Buffy the Vampire Slayer Season 8: Predators and Prey

Buffy the Vampire Slayer Season 8: Predators and Prey
Alternative editions:
Buffy the Vampire Slayer S8 Predators and Prey review
Alternative editions:
  • North American Publisher / ISBN: Dark Horse - 978-1-59582-342-5
  • Volume No.: 5
  • Release date: 2009
  • UPC: 9781595823427
  • Contains adult content?: no
  • Does this pass the Bechdel test?: yes
  • Positive minority portrayal?: yes

Unlike previous volumes of Buffy Season 8, there is no central arc at the core of Predators and Prey. Instead, this brings together single-part stories, illustrating various corners of the Buffyverse, and featuring various writers – but not Joss Whedon, who functions here solely as “Executive Producer” (i.e. the man directing the overall plot).

In ‘Harmonic Divergence’, written by Jane Espenson, airhead vampire Harmony Kendall lands her own vampiric reality show, beginning a public backlash against Vampire Slayers. Steven S. DeKnight pens ‘Swell’, in which Willow’s lover Kennedy evaluates the performance in charge of the Slayers in Japan of Satsu, introduced earlier in Season 8. In Drew Z. Greenberg’s title story Buffy and Andrew hunt down the rogue Slayer Simone, and bond over Bond (James Bond). The only writer here not to have worked on the TV series, Jim Krueger, produces ‘Safe’, in which Giles and Faith experience a Twilight Zone style encounter in Mitteleuropa. This labours its Hansel and Gretel references a little too much. The collection concludes with ‘Living Doll’, by Doug Petrie, which finally resolves the long-running storyline in which Buffy’s sister Dawn is transformed into various strange forms.

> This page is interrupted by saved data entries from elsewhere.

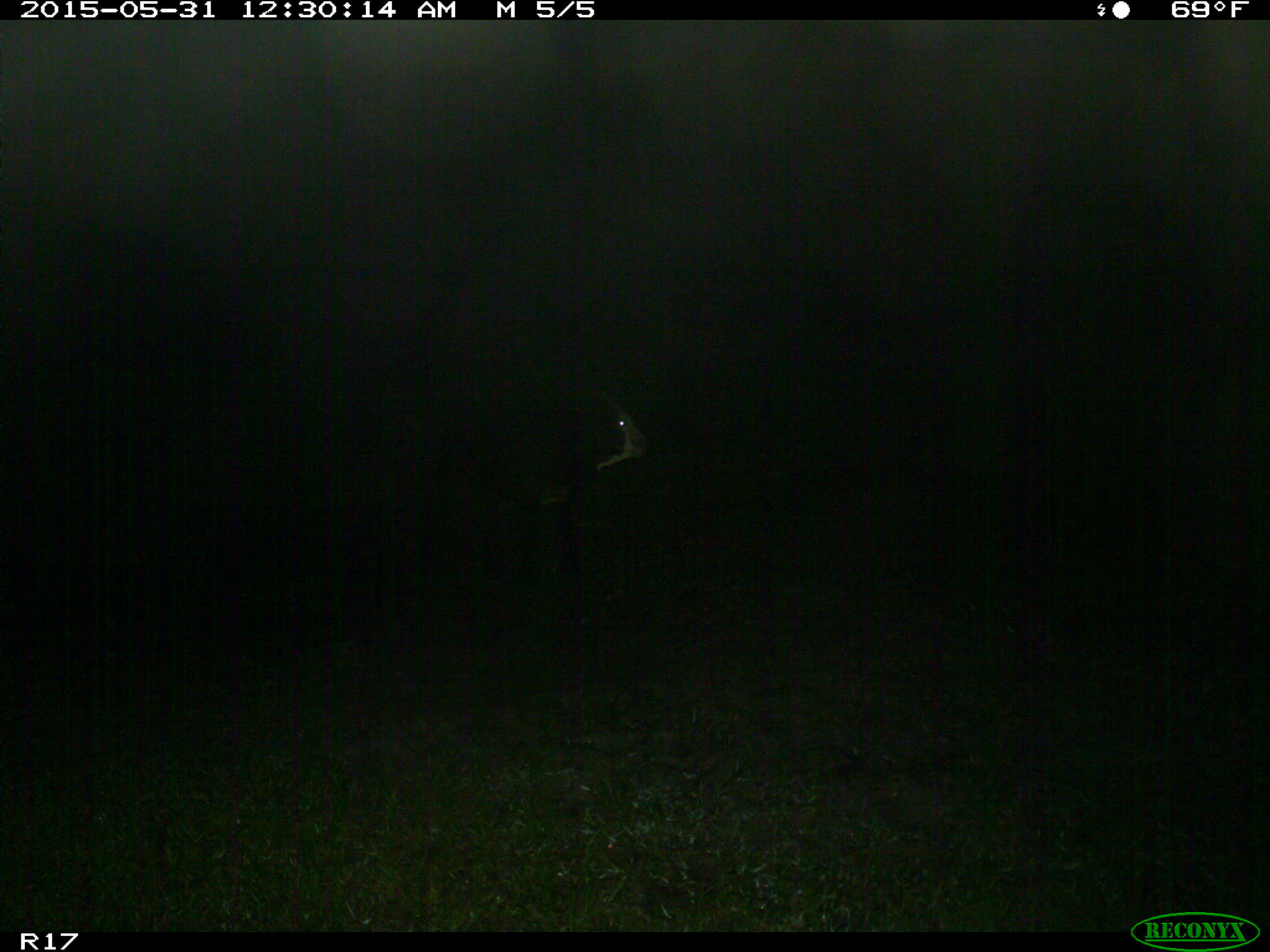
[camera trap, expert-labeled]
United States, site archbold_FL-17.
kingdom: Animalia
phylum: Chordata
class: Mammalia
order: Artiodactyla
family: Bovidae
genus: Bos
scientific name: Bos taurus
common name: domestic cow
Bos taurus (domestic cow).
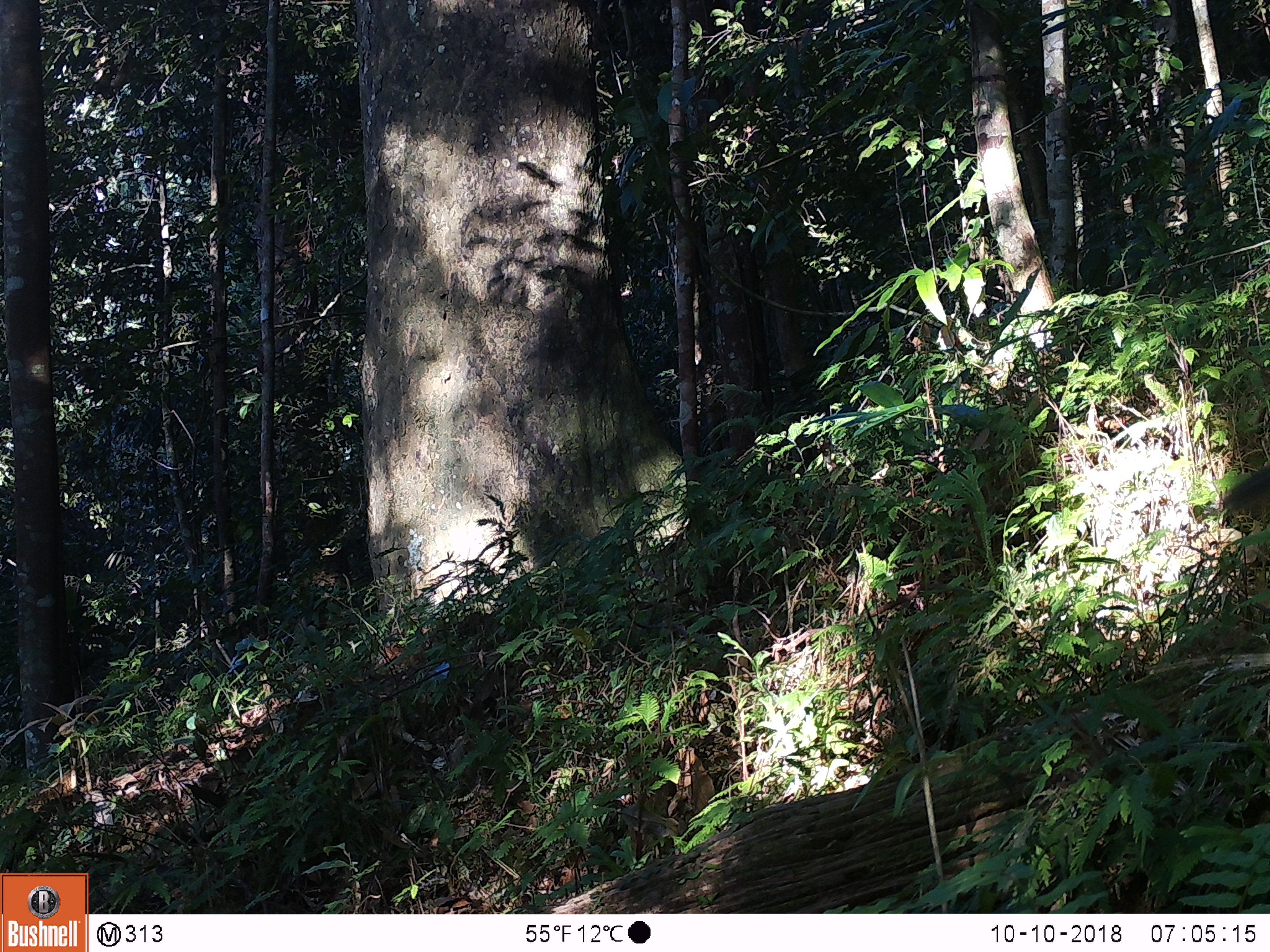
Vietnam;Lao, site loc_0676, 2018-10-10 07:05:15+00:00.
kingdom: Animalia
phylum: Chordata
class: Mammalia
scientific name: Mammalia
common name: mammal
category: unidentified small mammal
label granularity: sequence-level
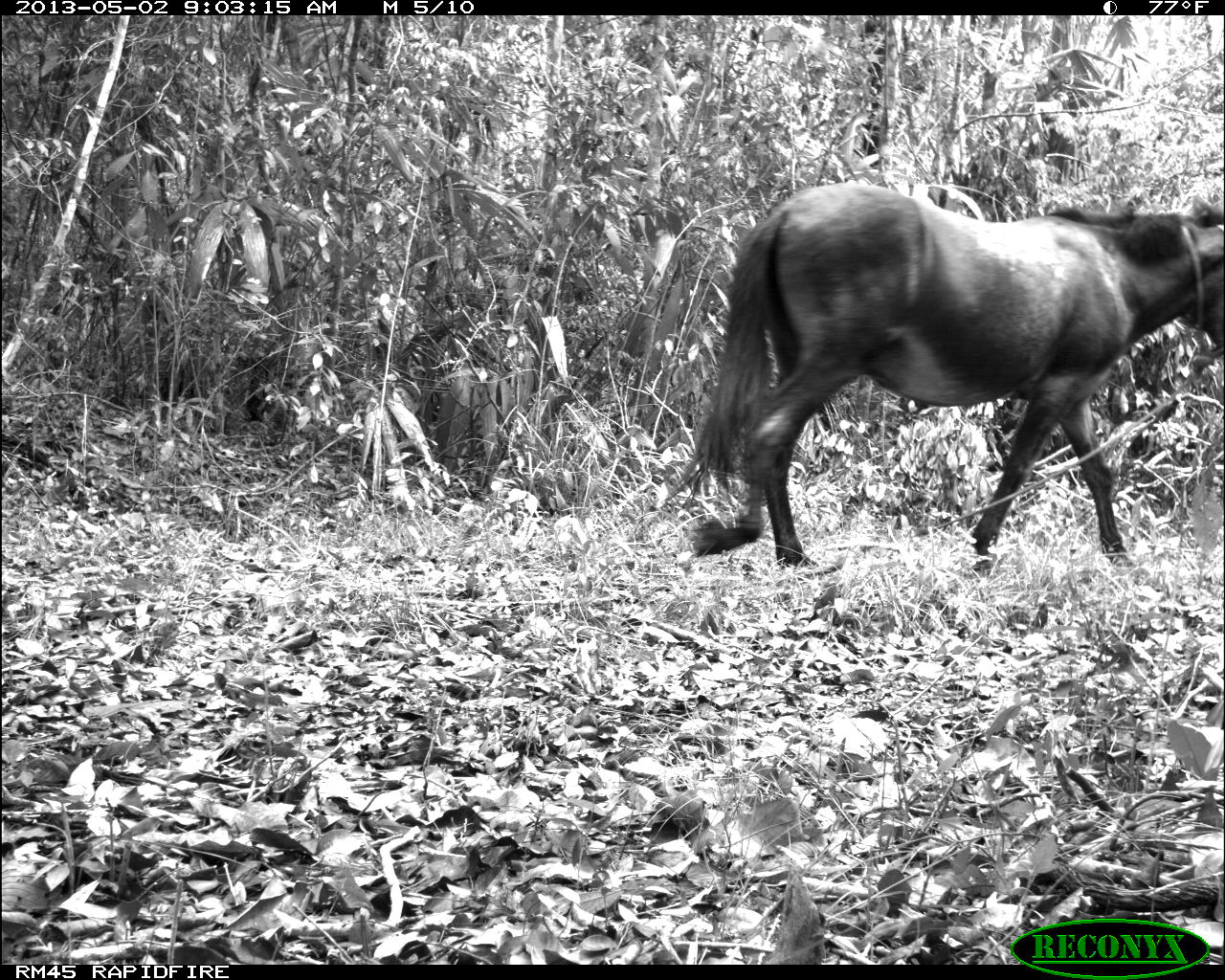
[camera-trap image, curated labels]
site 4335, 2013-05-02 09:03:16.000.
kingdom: Animalia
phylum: Chordata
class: Mammalia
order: Perissodactyla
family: Equidae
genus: Equus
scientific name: Equus ferus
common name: wild horse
Equus ferus (wild horse), count 14.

Artwork throughout is by regular Buffy penciller Georges Jeanty, except on ‘Safe’, where Cliff Richards, artist on the previous Giles/Faith arc, No Future For You, is responsible. Andy Owens inks everything, providing visual continuity throughout the volume. The art continues to be attractive, as it always has been through Season 8, though Richards’ work is the weakest seen here.

The main season arc plot is moved slowly along in the background, but most of these stories can be enjoyed purely on their own merits. They perhaps don’t shine as much as the original TV series (DeKnight gets closest), but these are perfectly acceptable comics.

The collection also includes two light-hearted stories that originally appeared in Dark Horse Presents, ‘Harmony Bites’, by Espenson and Karl Moline, which shows an episode of Harmony’s reality series, and ‘Vampy Cat Play Friend’, by DeKnight and Camilla d’Errico, a fake advert for a demonic toy that has a central role to play in ‘Swell’. The series continues with Retreat.